As an employer, you’ll know how difficult it is to juggle everyday business life. There is so much to think about – daily tasks, monthly schedules, meetings, paying staff, hiring staff, maintaining the premises – amongst many other duties.
It’s important of course that you prioritise these for the benefit of your business, but it should not be forgotten how vital caring for your staff is when weighing up your concerns as a boss. This doesn’t just mean making sure working conditions are fair, or that staff get paid on time, which should just be a given – but also things like, keeping an open door policy, or listening to your staff’s suggestions.
Here are some top tips for shaking off a “bad boss” status:
Give staff little surprises: As Business News Daily suggests, surprising your staff with unexpected treats like group lunches or a shortened workday can really boost staff morale.
Be open and honest: You need to keep an open relationship with your staff. Keeping people informed goes a long way toward making them feel involved and part of the bigger picture. It creates a ‘we’re in this together’ environment. So, email round and tell them what’s happening – make the effort to stop and chat in the corridor.

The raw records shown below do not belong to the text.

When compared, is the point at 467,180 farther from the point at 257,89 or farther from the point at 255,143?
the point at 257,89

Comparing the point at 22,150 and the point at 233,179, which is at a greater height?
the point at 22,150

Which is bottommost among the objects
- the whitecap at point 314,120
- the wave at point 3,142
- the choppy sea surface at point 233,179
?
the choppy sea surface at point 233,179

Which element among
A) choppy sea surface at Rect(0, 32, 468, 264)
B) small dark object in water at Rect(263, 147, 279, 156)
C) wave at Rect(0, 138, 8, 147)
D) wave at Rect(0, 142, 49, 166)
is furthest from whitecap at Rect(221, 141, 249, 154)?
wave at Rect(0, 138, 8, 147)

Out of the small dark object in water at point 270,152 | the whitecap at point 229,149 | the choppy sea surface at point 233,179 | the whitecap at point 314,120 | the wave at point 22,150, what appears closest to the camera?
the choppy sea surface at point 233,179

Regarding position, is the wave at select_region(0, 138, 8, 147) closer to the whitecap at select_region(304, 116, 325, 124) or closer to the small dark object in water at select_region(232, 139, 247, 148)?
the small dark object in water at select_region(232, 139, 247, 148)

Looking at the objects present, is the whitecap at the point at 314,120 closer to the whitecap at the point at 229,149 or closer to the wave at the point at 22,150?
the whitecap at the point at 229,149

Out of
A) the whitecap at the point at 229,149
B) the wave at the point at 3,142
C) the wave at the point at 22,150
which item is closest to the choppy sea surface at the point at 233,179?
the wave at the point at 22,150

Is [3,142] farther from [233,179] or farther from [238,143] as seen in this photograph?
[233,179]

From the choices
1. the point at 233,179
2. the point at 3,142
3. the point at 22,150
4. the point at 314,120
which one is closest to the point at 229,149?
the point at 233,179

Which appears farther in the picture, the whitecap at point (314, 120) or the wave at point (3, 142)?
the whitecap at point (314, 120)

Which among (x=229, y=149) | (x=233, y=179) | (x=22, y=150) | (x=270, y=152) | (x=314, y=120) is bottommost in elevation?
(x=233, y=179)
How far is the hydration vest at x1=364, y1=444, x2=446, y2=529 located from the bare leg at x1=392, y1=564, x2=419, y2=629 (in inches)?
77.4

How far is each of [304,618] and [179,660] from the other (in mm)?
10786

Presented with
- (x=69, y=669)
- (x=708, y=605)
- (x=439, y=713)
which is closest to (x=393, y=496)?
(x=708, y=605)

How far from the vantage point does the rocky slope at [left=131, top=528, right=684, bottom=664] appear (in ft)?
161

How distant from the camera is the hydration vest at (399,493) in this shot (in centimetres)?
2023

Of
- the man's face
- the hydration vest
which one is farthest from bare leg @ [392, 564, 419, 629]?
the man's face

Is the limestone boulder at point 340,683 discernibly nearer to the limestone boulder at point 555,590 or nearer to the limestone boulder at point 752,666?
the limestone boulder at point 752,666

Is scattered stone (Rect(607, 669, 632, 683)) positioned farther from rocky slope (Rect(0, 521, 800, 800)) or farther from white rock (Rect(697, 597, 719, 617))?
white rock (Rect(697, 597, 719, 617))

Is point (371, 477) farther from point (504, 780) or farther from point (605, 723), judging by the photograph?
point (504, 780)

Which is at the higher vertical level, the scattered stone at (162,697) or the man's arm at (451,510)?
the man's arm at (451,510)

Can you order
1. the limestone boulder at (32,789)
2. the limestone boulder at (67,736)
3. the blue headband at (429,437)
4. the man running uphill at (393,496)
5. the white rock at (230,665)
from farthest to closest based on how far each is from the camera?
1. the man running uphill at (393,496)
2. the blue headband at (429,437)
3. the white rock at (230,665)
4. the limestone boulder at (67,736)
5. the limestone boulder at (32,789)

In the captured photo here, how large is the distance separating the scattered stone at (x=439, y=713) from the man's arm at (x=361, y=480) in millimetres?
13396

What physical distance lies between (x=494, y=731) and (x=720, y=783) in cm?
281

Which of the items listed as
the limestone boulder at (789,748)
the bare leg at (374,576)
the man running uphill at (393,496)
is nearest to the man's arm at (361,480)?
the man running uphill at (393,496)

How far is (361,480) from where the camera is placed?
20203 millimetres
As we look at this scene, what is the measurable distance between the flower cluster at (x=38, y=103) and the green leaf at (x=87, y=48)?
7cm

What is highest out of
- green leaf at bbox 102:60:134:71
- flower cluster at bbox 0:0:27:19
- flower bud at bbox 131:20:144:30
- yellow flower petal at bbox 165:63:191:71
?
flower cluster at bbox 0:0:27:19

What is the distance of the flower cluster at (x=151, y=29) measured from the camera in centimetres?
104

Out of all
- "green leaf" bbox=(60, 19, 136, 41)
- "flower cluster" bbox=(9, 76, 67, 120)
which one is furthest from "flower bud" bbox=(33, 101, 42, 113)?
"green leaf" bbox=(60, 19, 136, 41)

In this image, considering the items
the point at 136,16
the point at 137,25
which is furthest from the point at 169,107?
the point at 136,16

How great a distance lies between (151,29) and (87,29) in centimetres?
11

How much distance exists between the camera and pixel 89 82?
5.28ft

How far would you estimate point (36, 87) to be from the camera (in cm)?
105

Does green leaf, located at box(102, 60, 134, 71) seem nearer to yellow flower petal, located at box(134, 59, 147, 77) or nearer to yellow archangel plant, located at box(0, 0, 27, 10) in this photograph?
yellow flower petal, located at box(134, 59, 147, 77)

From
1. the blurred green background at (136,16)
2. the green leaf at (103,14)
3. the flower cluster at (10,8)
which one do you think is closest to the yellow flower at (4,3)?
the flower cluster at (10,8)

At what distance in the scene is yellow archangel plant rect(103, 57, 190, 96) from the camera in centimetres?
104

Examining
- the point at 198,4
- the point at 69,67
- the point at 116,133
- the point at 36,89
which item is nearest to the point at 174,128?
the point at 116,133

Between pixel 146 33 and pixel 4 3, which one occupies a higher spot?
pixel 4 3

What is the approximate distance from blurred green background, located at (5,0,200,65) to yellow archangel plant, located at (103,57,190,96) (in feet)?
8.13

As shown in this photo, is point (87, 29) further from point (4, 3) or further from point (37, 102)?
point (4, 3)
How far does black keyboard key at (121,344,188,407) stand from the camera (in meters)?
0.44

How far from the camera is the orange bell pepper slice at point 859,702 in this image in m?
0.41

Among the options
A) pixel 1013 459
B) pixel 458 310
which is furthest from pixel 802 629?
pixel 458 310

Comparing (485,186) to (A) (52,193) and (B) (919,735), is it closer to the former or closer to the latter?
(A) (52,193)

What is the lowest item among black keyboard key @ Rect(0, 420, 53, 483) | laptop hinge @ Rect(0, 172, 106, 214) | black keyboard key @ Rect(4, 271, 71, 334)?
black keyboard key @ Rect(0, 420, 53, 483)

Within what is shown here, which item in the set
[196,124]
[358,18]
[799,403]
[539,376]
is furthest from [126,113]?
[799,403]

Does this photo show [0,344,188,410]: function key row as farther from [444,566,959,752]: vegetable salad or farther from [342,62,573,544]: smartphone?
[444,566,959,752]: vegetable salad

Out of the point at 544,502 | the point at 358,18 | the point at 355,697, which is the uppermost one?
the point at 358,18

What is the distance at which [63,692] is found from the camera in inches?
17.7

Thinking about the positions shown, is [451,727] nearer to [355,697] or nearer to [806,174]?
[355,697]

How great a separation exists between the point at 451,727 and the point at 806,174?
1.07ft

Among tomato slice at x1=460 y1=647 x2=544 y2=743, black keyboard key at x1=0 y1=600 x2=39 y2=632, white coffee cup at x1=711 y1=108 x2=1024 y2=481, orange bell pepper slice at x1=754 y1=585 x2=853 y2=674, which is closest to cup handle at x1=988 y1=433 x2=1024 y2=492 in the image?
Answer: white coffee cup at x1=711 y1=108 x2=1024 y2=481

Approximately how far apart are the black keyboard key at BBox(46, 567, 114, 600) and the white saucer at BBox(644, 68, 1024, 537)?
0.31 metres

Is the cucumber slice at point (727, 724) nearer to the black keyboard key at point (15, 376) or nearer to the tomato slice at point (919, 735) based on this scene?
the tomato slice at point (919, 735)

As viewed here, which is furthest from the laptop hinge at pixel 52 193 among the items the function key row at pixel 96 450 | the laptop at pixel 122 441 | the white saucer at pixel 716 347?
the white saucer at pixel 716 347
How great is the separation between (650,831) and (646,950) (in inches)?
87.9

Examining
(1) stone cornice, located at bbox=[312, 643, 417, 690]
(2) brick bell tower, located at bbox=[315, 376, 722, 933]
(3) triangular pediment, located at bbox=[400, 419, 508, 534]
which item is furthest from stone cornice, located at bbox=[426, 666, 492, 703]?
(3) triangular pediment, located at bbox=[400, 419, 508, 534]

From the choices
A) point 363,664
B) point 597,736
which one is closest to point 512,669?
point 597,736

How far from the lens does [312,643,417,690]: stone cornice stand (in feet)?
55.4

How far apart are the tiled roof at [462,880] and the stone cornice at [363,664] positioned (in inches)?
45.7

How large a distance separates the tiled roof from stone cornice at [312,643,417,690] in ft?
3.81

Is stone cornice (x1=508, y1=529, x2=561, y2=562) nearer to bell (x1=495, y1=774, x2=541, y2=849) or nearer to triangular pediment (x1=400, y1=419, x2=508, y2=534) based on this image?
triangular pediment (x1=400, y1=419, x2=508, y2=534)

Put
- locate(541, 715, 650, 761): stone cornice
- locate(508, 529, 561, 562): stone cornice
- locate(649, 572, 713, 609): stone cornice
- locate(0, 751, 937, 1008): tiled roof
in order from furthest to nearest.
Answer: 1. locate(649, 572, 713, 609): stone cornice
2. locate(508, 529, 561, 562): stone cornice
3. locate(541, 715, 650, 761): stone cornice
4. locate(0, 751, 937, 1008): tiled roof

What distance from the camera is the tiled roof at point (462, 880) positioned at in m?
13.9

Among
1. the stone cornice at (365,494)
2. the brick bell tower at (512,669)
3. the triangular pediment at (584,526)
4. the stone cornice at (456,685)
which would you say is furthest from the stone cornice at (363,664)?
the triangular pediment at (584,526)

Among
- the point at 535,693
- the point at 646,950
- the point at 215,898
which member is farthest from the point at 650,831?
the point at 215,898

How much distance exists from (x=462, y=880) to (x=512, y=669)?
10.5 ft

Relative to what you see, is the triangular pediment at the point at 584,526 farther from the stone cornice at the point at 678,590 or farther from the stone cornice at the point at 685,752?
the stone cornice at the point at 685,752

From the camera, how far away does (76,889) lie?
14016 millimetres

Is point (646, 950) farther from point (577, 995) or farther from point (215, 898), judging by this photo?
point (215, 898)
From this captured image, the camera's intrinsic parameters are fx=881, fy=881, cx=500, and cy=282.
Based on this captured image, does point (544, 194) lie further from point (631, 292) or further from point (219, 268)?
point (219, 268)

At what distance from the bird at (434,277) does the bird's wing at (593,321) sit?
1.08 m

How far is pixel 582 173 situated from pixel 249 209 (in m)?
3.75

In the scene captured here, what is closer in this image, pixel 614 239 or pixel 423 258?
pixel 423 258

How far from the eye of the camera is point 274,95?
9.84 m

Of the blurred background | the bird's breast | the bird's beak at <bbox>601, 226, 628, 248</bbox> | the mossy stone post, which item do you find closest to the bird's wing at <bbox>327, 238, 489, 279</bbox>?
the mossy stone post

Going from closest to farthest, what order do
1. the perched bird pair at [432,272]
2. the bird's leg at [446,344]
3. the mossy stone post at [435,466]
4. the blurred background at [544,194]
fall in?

Feed them: Whether it’s a late night pizza if people are working overtime, or fresh fruit delivered straight to the office each week, make sure you feed your staff. Not only will staff feel appreciated, but the fresh fruit idea has many other benefits, too. Fruitful Office, who deliver fresh fruit to businesses around the UK, say that fresh fruit makes staff more productive, more alert, and more inclined to put in the extra effort for a deadline. What more could you want?
Encourage feedback: Your staff know how your business runs from the level up, and so encouraging their feedback can help you make more informed decisions in the future.
Events: Christmas parties, project parties, social drinks after work on a Friday – whatever it is, encourage staff to be social so they make friends with one another. This encourages a better work/life balance for them and higher staff morale. Thinking and pulling together as a ‘team’ can happen more easily if the staff know each other and enjoy each other’s company.